PROBLEM DETAILS: Please reproduce, exactly and in full, the lines running from the one that contains "this 900×450 image." to the end of the entries.
### SOURCE MATERIAL
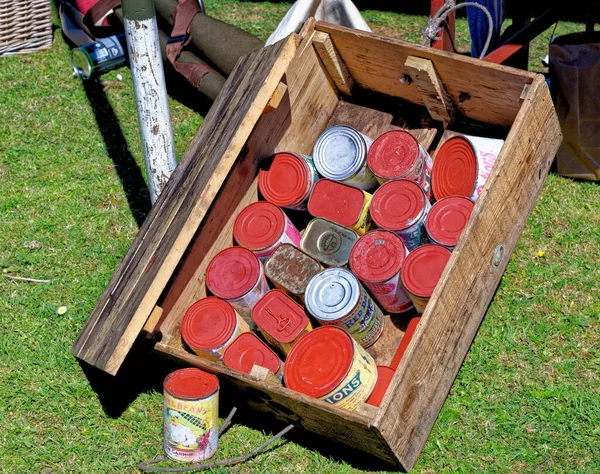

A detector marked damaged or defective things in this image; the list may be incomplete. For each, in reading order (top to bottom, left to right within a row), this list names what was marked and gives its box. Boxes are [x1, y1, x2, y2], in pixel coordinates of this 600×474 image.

rusty tin can [314, 128, 376, 193]
rusty tin can [180, 298, 251, 362]
rusty tin can [209, 246, 270, 328]
rusty tin can [233, 201, 302, 262]
rusty tin can [251, 288, 312, 356]
rusty tin can [264, 244, 324, 300]
rusty tin can [302, 218, 358, 266]
rusty tin can [304, 266, 384, 348]
rusty tin can [350, 231, 414, 314]
rusty tin can [370, 179, 432, 252]
rusty tin can [284, 328, 378, 410]
rusty tin can [163, 368, 219, 462]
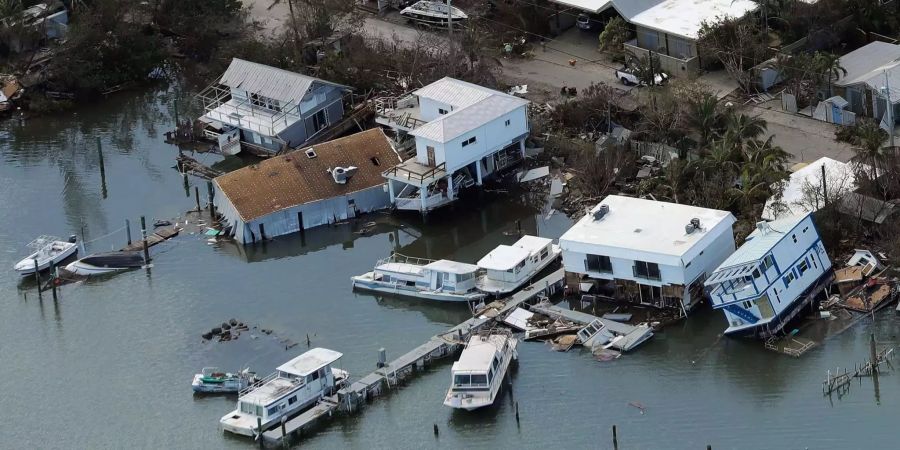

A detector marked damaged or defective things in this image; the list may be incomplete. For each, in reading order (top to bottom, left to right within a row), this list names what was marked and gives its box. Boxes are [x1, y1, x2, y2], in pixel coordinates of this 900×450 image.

damaged house [213, 128, 400, 244]
damaged house [560, 195, 736, 314]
######
SOLUTION:
A detector marked damaged or defective things in this image; the list may be incomplete. For each, in reading order (top to bottom, left to right within a row), this list names what was marked and gives its box. Boxes are [x1, y1, x2, y2], in pixel coordinates of this 900×450 image.

damaged house [213, 128, 400, 244]
damaged house [560, 195, 736, 314]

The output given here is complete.